TUTTI - Padre nostro che sei nei cieli, sia santi­ficato il tuo nome, venga il tuo regno, sia fatta la tua volontà, come in cielo così in terra. Dacci oggi il nostro pane quotidiano, e rimetti a noi i nostri debiti come anche noi li rimettiamo ai nostri debitori, e non abbandonarci alla tenta­zione, ma liberaci dal male.

C - Liberaci, o Signore, da tutti i mali, concedi la pace ai nostri giorni, e con l'aiuto della tua miseri­cordia vivremo sempre liberi dal peccato e sicuri da ogni turbamento, nell'attesa che si compia la beata speranza e venga il nostro salvatore Gesù Cristo. A - Tuo è il regno, tua la potenza e la gloria nei secoli.

C - Signore Gesù Cristo, che hai detto ai tuoi apostoli: «Vi lascio la pace, vi do la mia pace», non guardare ai nostri peccati, ma alla fede della tua Chiesa, e donale unità e pace secondo la tua volontà. Tu che vivi e regni nei secoli dei secoli.

A - Amen.

C - La pace del Signore sia sempre con voi.

A - E con il tuo spirito.

C - Scambiatevi il dono della pace.

A - (MENTRE SI SPEZZA IL PANE) Agnello di Dio, che togli i peccati del mondo, abbi pietà di noi. Agnello di Dio, che togli i peccati del mondo, abbi pietà di noi. Agnello di Dio, che togli i peccati del mondo, dona a noi la pace.

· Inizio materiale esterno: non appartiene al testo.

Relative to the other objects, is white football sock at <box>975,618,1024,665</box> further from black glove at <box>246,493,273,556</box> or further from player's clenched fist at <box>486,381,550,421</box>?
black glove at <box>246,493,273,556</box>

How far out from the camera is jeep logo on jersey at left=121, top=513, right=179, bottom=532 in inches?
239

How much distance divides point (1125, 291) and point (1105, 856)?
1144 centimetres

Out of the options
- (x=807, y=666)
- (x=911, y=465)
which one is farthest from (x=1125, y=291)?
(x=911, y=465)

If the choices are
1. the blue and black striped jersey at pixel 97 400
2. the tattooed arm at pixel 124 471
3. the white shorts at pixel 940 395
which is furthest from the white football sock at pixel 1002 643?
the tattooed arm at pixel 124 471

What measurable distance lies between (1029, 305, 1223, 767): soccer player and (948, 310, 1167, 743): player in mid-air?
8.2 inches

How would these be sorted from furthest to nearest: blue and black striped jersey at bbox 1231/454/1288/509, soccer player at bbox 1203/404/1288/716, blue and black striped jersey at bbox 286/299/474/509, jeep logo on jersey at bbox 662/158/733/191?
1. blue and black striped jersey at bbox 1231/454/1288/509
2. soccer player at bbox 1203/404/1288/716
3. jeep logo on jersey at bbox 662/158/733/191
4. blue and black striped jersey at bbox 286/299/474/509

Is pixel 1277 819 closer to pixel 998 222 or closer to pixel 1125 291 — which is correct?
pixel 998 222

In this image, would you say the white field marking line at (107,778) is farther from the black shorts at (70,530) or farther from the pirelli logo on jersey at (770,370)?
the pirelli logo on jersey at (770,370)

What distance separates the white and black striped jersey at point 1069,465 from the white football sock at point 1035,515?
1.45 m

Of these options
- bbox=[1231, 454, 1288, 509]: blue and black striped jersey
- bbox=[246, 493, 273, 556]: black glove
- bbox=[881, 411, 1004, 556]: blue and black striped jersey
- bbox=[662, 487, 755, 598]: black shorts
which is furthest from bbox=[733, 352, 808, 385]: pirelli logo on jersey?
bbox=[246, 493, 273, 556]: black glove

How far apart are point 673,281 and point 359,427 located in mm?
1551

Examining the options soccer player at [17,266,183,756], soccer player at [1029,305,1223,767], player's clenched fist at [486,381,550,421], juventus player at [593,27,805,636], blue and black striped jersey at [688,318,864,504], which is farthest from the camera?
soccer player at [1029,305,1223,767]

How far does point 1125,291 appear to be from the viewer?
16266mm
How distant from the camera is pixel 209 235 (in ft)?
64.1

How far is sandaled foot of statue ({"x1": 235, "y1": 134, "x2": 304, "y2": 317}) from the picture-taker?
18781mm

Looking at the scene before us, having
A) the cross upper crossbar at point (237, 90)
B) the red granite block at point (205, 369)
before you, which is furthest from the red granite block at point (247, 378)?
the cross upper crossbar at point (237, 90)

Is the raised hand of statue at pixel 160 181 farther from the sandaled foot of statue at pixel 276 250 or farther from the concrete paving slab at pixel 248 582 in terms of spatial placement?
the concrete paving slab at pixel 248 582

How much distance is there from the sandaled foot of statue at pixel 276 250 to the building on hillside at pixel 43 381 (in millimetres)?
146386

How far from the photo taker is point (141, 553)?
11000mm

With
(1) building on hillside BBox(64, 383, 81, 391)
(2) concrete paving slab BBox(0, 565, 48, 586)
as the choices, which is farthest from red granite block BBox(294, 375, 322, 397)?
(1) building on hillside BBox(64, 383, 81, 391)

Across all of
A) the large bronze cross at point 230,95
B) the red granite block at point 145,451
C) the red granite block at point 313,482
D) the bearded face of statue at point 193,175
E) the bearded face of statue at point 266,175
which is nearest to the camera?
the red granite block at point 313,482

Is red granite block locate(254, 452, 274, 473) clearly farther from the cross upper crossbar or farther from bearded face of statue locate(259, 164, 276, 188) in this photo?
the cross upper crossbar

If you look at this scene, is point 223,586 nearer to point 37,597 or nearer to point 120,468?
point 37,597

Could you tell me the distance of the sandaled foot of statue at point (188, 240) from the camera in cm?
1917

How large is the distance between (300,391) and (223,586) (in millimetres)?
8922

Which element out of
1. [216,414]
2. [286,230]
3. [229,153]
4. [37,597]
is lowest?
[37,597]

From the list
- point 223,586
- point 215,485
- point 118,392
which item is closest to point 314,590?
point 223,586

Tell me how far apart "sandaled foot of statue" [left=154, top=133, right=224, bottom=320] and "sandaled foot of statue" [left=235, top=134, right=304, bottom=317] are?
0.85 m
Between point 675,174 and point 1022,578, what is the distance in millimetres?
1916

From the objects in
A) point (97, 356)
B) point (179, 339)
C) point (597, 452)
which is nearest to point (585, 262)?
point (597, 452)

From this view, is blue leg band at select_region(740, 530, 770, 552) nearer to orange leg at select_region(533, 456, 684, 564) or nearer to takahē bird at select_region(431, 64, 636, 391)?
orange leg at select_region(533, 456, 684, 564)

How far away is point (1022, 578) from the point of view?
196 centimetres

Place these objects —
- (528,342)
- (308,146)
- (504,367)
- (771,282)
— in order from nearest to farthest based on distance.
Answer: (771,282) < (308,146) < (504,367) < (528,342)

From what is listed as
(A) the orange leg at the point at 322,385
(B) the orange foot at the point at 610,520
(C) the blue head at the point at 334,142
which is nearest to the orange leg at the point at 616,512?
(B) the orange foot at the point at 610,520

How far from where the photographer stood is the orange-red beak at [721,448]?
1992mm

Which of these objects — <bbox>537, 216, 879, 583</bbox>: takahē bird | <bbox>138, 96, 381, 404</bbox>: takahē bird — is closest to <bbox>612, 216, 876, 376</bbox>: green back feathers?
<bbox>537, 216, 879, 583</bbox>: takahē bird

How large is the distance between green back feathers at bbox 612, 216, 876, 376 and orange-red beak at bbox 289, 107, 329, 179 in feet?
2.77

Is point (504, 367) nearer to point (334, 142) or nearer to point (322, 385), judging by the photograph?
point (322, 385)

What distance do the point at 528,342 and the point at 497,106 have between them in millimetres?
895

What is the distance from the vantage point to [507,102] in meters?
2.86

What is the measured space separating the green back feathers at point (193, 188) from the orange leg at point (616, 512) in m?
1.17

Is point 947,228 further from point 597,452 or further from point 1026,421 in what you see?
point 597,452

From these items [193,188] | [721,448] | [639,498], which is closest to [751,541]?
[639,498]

C - Ecco l'Agnello di Dio, ecco colui che toglie i pec­cati del mondo. Beati gli invitati alla cena dell'Agnello. A - O Signore, non sono degno di partecipare alla tua mensa, ma di' soltanto una parola e io sarò salvato.

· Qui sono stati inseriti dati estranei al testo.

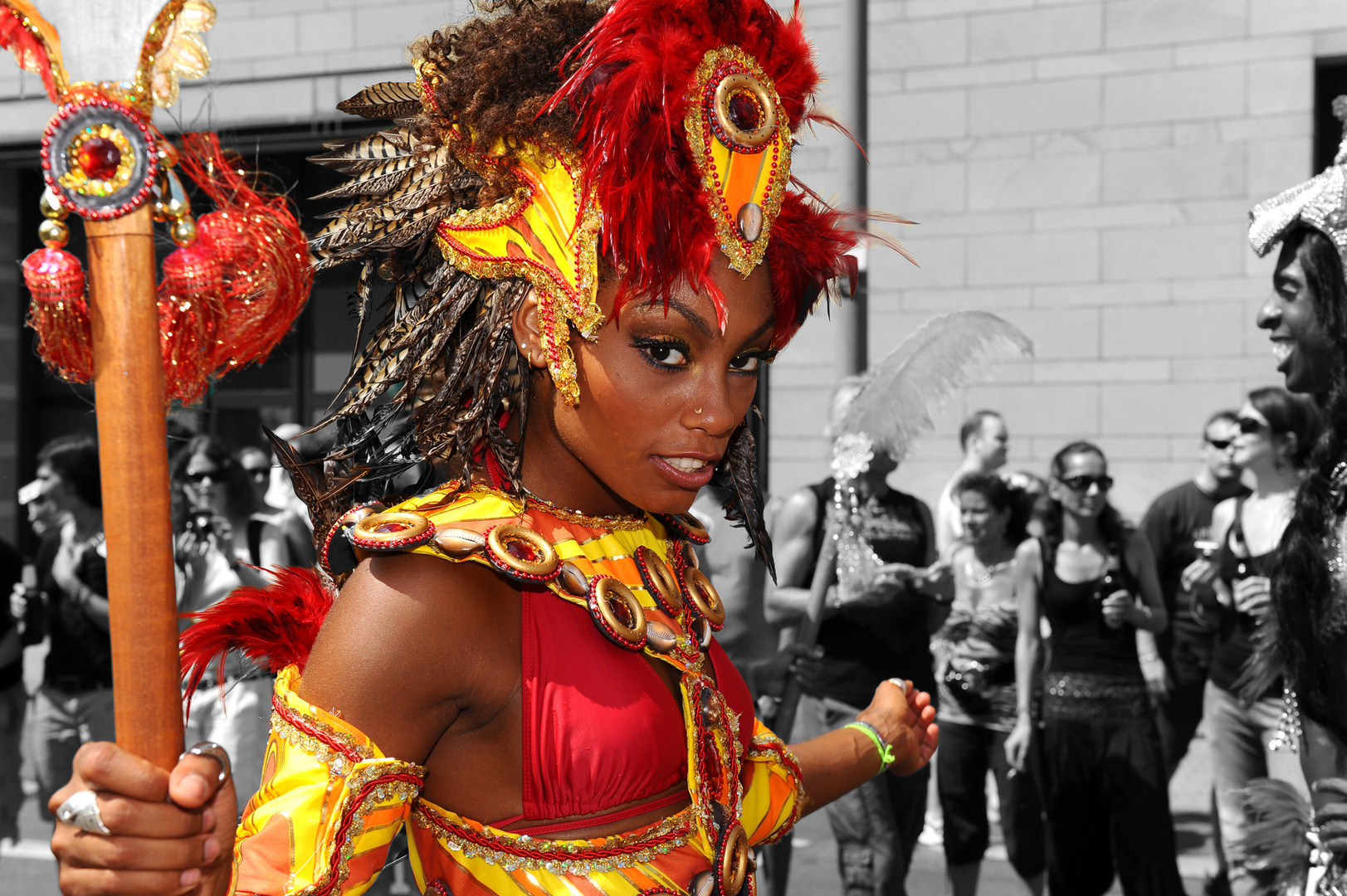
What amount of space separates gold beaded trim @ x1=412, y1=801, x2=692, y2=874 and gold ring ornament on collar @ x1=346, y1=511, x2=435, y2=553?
367 mm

Antifona alla Comunione cfr Mc 10,45  

Il Figlio dell'uomo è venuto per dare la propria vita in riscatto per molti.

   

 

Dopo la Comunione  

C - Preghiamo. La partecipazione ai doni del cielo, o Signore, ci ottenga gli aiuti necessari alla vita presente nella speranza dei beni eterni. Per Cristo nostro Signore.          

A - Amen.

   

RITI DI CONCLUSIONE

   

C - Il Signore sia con voi.

A - E con il tuo spirito.

C - Vi benedica Dio onnipotente, Padre Figlio e Spirito Santo.          

A - Amen.

C - Glorificate il Signore con la vostra vita. Andate in pace.  

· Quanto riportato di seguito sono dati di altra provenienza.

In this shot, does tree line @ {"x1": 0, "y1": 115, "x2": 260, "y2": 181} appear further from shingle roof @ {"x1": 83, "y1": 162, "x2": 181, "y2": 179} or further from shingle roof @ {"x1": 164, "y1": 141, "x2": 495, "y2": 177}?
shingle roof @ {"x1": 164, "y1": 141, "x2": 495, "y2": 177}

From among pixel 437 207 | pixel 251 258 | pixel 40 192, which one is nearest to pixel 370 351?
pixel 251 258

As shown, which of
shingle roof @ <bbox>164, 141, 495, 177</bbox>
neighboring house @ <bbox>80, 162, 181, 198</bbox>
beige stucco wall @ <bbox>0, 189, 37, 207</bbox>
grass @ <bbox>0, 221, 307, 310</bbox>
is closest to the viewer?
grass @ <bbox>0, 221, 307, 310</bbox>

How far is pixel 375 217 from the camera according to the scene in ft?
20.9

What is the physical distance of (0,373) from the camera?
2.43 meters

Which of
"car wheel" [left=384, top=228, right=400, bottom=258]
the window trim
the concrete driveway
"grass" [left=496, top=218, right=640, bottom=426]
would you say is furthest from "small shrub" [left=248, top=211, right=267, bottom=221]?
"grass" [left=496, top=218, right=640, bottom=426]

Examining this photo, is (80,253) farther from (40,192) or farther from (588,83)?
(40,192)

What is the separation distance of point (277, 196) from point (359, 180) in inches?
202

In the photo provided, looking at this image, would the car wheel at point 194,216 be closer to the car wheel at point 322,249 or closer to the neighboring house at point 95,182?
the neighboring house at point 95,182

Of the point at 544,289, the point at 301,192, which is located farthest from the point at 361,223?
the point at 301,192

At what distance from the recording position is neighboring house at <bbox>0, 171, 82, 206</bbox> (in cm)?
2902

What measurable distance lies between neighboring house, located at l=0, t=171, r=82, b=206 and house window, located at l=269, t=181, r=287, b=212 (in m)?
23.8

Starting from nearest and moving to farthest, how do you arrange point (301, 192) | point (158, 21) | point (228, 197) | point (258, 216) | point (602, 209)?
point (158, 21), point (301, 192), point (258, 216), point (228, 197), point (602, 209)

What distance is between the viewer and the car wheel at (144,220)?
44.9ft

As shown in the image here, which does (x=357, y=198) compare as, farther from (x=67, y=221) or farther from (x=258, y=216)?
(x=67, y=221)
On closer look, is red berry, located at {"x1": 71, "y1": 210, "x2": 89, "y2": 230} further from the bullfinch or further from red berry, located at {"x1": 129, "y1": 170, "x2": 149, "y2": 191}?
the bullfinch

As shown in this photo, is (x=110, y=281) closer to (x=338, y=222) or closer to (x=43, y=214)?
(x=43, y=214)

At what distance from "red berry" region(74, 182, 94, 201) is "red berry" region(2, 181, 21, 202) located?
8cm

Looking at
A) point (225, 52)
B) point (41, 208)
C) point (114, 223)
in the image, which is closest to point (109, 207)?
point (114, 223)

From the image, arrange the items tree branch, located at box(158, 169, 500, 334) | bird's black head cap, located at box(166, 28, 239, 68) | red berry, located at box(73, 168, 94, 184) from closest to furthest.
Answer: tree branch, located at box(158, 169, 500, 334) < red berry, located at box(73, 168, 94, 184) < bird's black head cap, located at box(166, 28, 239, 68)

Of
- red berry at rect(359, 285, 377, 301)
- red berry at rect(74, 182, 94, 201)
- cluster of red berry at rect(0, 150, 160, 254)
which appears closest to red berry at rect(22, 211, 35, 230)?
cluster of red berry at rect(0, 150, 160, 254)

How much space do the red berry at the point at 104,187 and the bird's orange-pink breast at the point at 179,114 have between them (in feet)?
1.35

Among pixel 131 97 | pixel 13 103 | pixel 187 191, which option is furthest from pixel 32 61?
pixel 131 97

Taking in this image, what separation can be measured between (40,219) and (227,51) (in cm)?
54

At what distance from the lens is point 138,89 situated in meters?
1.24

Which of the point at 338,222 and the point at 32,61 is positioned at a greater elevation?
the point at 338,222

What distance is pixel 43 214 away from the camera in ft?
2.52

A - Rendiamo grazie a Dio.

   

CANTI

   

VIENI FRATELLO

Rit. - Vieni, fratello, il Padre ti chiama, vieni alla cena, c'è un posto anche per te.

1. Al nuovo banchetto Dio chiama i figli suoi: Parola e Pane: questo è il dono del Signor! Rit.

2. Il Pane è Cristo, il vino è il Sangue suo: con gioia andiamo alla mensa del Signor. Rit.

O SIGNORE, RACCOGLI

Rit. O Signore, raccogli i tuoi figli, nella Chiesa i dispersi raduna.

1. Come il grano nell'ostia si fonde / e diventa un solo pane / come l'uva nel torchio si preme / per un unico vino. Rit.

2. Come in tutte le nostre famiglie / ci riunisce l'a­more / e i fratelli si trovano insieme / ad un'unica mensa. Rit.

NOBILE SANTA CHIESA

Rit. Nobile santa Chiesa, regno d'amor, dona la terra a Cristo trionfator.

1. Il Signore t'ha scelta nel mondo qual segno: alle terre lontane è aperto il tuo regno. Rit.

2. Dalle sacre tue mura agli estremi orizzonti a te accorron le genti, dai mari e dai monti. Rit.